Shares in ASOS slumped 11% this week after the online fashion retailer posted an adjusted pre-tax loss of £87.4m, much worse than analysts expected, and forecast a fall in sales for the the rest of 2023. After a boom in demand during the Covid lockdowns, the business has struggled with supply chain issues and competition from even cheaper rivals such as Shein. However, its CEO José Antonio Ramos Calamonte, who is leading a restructure of the business, said he remained confident ASOS will return to “sustainable profit” by the end of the year.

Nevertheless, it’s a full from grace for one of the former darlings of the UK tech space. The shine has worn off the online fashion scene as shops have reopened, with the likes of Next and Marks & Spencer performing better than their pureplay rivals. High inflation and the associated cost-of-living crisis also make this a difficult time to turn around performance. Ramos has his work cut out.

Google backs the bots

Google is launching a new AI system called PaLM2 across 25 of its products. The language model is capable of automating tasks in coding, maths, translation and text generation, an executive at DeepMind, Google’s AI division, said. It will also be used to answer many search queries, raising fears it will decimate search traffic to existing publishers’ websites. 

Despite the millions of dollars of investment the tech giant has pumped into AI over the past decade, it is still arguably playing catch up to OpenAI’s ChatGPT. Google’s own chatbot Bard has been labelled “worse than useless” by its own employees. However, the company is a leader in AI research - last year, its employees worked on more than a fifth of the top-cited academic papers published in the growing field - and the race to lead in this area has only just started.

Goldman Sachs pays out over discrimination

Goldman Sachs has agreed to pay $215m (£170m) to settle a class action lawsuit brought by former employees who say the bank systematically discriminates against its female staff. Claims include that female vice-presidents were paid 20% less than their male counterparts.

The class action lawsuit was initially brought in 2010 by former employees Cristina Chen-Oster, Lisa Parisi and Shanna Orlich but has since expanded to include 2,800 women. Female associates and vice-presidents who worked in the investment banking, investment management and securities divisions as far back as 2002 could be entitled to a payout. 

But it is not just accusations of pay disparity that have dogged the bank. The lawsuit also includes claims of 75 incidents of sexual assault and harassment, including rape, involving senior bankers between 2000 and 2011. 

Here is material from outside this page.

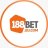 haudai188bet_1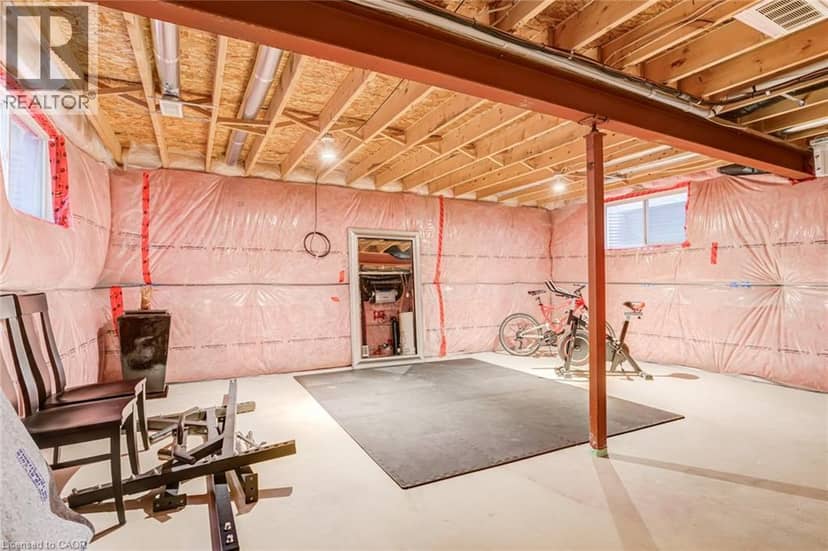 239 CRANBROOK Street — photo 33 of 40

The case was due to go to court next month and would have been a rare public platform to air incidents of gender discrimination at one of the world’s financial giants. Instead, although Goldman Sachs still denies the allegations, they’ve decided to pay up. Further still, they will be working with external experts to assess all performance evaluation and promotion processes to make sure they are fair and fit for the future. 

Share buybacks surge

The world’s 1,200 largest publicly-traded businesses bought back $1.3tn (£1tn) of stock in 2022, making it a record-breaking year for share buybacks. The total was up 22% on the previous year, according to new research published by asset management group Janus Henderson, and almost matched the amount paid out in dividends.

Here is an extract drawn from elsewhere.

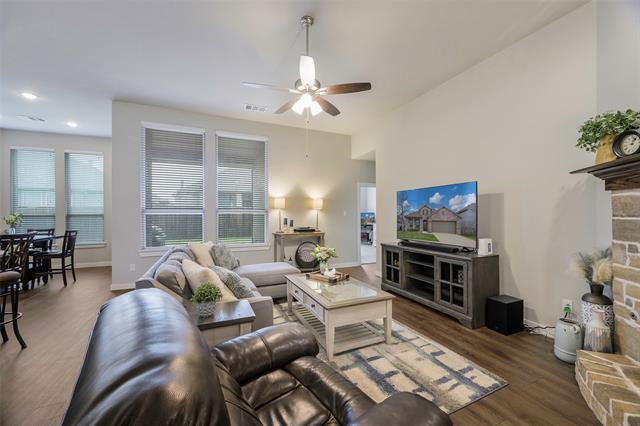 Foto del edificio - 1509 Spoonbill Dr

The results of the study highlight the rapidly increasing value of global share buybacks, which have tripled over the past decade. Companies use buybacks to increase shareholder value by buying and then cancelling stock, increasing each shareholders stake in the business. It remains to be seen whether this trend will continue now that interest rates and the cost of borrowing have increased, as many companies used cheap debt to fund these share buybacks.